What?! Either we're talking about different tables, or there is some misunderstanding here. Let's deal with just one of the tables, the MOB table, Table 2. It tells us the change in altitude for one minute of time, but clearly this is a differential relationship. It's telling us the change in altitude for some very short period of time, and one minute just happens to be short enough that we don't have to worry any more. But it's strictly the "first derivative". It's only telling us the change in altitude to first order in time, and it does break down for longer time intervals (muchh like the motion of that "thrown rock" in the analogy above). And furthermore, the relationship is exactly and specifically tied to the height of a star, and it has no other basis. If you take the standard spherical trig expression for a celestial altitude:
sin(h) = sin(Dec) · sin(Lat) + cos(Dec) · cos(Lat) · cos(k·T),
where I have replaced Hour Angle, HA, with kT, where k is the normal rate for the body in question (15.04' per minute for stars), and T is time (in minutes with that choice for k), then we can directly differentiate with respect to time, T, and after some re-arranging and subtitution, we find the rate of change of altitude, which I will call "AltRate":
AltRate = dh/dT = 15.04' · cos(Lat) · sin(Zn).

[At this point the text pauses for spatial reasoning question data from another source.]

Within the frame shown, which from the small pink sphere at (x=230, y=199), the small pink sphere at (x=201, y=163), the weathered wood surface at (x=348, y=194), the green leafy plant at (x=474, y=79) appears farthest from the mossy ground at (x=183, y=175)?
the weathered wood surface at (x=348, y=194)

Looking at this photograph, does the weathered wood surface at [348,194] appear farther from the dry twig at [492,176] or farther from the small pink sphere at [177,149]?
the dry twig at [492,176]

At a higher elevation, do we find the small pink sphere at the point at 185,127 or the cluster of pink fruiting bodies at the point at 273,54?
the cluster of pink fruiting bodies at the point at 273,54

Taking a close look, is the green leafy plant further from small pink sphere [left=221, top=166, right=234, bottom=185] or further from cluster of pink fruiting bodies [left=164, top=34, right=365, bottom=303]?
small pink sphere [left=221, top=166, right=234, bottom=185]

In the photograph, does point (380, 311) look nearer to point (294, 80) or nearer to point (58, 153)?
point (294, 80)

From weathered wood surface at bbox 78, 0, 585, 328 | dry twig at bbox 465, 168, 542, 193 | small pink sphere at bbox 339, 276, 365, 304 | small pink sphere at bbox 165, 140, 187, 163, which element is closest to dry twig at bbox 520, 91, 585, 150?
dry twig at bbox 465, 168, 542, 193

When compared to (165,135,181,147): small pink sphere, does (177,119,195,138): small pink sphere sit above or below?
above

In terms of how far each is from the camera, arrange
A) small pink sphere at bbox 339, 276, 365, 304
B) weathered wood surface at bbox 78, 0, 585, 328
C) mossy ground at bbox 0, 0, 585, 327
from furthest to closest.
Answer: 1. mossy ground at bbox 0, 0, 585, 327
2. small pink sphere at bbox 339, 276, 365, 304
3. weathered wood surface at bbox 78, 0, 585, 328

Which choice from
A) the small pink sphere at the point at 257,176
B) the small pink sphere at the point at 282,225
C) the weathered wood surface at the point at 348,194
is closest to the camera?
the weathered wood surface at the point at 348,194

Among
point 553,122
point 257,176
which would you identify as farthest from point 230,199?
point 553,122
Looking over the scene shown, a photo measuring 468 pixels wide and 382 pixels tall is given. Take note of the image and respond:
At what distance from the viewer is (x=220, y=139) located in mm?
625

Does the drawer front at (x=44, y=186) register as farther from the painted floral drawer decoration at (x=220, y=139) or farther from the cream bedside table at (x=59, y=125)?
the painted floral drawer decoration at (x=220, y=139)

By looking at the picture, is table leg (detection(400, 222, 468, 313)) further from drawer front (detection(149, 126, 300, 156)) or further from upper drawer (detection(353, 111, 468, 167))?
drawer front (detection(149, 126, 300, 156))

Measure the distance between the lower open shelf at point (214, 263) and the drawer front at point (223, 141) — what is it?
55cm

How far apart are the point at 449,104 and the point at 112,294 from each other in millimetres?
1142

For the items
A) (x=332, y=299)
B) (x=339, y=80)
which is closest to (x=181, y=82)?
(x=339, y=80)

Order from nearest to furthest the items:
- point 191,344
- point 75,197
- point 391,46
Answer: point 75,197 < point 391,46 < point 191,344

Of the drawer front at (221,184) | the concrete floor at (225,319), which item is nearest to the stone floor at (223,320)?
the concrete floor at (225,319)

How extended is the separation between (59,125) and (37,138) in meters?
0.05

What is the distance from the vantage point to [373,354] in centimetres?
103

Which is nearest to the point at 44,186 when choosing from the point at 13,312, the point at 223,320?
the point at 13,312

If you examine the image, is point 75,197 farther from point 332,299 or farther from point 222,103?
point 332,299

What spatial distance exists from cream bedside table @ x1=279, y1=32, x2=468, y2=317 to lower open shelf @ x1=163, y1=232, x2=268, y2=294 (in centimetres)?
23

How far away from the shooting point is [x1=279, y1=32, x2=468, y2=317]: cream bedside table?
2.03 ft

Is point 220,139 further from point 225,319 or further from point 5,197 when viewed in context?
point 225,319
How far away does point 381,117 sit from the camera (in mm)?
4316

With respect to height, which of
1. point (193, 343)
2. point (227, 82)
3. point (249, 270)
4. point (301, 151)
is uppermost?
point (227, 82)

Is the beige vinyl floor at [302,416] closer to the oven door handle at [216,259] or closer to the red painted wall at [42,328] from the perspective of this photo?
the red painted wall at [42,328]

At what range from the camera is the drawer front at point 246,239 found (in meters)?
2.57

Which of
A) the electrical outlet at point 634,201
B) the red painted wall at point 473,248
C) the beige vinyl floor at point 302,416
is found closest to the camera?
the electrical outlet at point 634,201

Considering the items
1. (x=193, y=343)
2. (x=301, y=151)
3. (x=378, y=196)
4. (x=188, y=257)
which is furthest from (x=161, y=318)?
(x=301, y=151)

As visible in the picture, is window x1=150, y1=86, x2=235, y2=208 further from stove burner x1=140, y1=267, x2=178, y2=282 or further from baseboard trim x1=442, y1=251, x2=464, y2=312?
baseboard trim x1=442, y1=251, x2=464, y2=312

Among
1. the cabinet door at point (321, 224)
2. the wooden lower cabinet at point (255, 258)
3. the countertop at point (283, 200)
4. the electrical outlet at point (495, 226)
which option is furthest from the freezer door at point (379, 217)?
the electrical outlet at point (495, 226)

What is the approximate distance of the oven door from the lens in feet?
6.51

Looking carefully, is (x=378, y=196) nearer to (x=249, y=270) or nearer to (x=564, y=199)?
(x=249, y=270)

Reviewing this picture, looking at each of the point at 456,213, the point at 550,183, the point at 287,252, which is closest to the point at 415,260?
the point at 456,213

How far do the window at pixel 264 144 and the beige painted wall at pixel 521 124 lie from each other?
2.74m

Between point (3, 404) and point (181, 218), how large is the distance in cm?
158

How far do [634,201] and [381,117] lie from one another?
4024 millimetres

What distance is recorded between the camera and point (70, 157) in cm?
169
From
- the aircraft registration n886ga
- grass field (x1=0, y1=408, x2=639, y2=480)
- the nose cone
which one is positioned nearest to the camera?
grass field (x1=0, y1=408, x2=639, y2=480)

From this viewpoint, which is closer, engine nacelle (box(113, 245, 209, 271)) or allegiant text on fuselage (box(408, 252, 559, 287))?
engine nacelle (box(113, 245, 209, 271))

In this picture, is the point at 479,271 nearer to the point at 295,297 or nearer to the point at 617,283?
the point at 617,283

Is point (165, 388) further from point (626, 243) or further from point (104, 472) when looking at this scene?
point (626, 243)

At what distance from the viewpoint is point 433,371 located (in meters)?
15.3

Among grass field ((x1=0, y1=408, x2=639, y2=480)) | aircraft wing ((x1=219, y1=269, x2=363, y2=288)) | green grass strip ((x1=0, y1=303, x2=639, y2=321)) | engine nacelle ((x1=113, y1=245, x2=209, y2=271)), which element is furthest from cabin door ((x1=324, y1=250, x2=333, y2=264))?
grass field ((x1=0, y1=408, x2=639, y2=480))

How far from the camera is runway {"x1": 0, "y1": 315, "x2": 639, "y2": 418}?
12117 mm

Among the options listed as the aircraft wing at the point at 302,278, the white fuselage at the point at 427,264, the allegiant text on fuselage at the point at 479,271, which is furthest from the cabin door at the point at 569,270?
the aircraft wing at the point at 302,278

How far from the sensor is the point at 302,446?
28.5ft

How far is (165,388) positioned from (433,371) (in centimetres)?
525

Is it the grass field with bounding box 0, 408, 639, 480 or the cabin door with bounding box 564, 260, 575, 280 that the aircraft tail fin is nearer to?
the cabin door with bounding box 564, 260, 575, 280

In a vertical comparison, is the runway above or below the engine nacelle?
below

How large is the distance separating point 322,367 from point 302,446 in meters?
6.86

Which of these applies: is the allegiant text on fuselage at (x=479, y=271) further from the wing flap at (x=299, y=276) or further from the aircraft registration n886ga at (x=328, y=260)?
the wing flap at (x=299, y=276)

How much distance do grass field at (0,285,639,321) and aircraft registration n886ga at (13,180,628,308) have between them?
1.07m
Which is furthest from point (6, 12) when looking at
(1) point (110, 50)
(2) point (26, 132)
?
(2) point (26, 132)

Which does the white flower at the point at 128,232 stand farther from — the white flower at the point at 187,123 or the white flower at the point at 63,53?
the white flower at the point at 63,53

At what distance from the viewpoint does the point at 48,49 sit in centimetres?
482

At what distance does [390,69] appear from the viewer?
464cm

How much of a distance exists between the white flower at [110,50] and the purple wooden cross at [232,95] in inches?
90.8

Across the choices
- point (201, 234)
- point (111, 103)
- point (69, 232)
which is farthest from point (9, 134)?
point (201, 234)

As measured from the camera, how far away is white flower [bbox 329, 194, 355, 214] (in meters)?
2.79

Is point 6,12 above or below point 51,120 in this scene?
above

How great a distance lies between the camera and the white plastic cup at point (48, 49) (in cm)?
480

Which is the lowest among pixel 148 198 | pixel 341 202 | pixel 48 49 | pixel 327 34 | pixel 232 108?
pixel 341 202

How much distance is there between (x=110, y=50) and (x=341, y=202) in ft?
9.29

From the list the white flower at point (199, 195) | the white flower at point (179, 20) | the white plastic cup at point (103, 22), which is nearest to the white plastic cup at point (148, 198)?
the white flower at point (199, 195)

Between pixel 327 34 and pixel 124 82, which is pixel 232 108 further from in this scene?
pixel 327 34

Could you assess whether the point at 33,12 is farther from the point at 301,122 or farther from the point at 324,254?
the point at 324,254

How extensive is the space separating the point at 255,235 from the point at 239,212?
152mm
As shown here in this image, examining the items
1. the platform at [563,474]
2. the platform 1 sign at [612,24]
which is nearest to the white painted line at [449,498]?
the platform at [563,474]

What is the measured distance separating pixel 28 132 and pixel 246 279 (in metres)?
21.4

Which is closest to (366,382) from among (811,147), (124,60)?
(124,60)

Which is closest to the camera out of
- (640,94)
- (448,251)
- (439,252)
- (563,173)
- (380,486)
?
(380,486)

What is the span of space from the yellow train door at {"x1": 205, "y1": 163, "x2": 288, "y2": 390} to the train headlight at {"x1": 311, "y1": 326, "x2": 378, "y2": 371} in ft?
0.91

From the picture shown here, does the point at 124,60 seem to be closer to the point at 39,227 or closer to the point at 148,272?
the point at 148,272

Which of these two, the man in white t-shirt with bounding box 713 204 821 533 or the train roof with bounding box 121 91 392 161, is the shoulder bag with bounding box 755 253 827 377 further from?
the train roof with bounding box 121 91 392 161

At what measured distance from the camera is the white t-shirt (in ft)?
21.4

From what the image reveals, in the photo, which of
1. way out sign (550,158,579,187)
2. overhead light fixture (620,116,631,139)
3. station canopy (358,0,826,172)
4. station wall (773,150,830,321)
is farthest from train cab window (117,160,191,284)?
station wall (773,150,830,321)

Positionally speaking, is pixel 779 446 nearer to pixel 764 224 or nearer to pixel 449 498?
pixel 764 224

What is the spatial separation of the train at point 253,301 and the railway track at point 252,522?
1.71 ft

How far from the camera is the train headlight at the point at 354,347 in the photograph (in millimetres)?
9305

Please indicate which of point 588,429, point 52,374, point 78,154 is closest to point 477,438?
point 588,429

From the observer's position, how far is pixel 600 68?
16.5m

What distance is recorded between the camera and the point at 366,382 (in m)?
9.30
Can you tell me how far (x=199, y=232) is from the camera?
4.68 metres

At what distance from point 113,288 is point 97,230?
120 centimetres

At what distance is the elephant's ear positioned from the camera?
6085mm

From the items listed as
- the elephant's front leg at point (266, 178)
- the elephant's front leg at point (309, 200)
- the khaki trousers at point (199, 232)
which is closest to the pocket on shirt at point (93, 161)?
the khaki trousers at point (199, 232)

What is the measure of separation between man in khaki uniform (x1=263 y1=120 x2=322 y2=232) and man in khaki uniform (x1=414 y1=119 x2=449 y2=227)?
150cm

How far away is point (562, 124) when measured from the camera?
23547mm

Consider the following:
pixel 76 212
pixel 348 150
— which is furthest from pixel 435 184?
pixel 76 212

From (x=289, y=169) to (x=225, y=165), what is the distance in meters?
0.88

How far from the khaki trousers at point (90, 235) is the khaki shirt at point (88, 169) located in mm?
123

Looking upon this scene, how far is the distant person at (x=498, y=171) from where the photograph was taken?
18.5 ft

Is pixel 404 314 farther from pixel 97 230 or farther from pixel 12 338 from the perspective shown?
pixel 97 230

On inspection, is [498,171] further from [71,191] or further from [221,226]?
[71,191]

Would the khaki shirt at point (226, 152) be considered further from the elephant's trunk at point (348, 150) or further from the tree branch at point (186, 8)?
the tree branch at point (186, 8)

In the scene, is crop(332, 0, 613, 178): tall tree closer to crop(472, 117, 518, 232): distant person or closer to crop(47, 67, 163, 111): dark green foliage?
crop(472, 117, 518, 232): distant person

And you can use that "AltRate" to predict changes in a celestial body's altitude --up to a point. Much as you can calculate a value on a sine curve by knowing the rate of change of the curve at that spot, call it SineRate, and then using sin(x+dx) = sin(x) + dx · SineRate (where SinRate just happens to be cos(x), nice and simple), we can similarly adjust a celestial altitude using h(T+dT) = h(T) + dT · AltRate where AltRate is given by the expression above. Using Table 1, the MOB table, you look up the value for AltRate (which is just a tabulation of the quantity above for the full range of Lat and Zn) and then you multiply by dT, the number of elapsed minutes.
The problem here is that we're only looking at the first derivative, the first-order rate of change of the altitude, and that's only good some short period of time. So how can we determine how far off it is? It's really not difficult. Work up the altitude at some later time using the expression that generates the table, and also work up the altitude using the complete spherical triangle expression. It's easy to see why it fails, too, by going back to the analogy.
PS: Happy UT New Year... Just five minutes to go as I finish this post.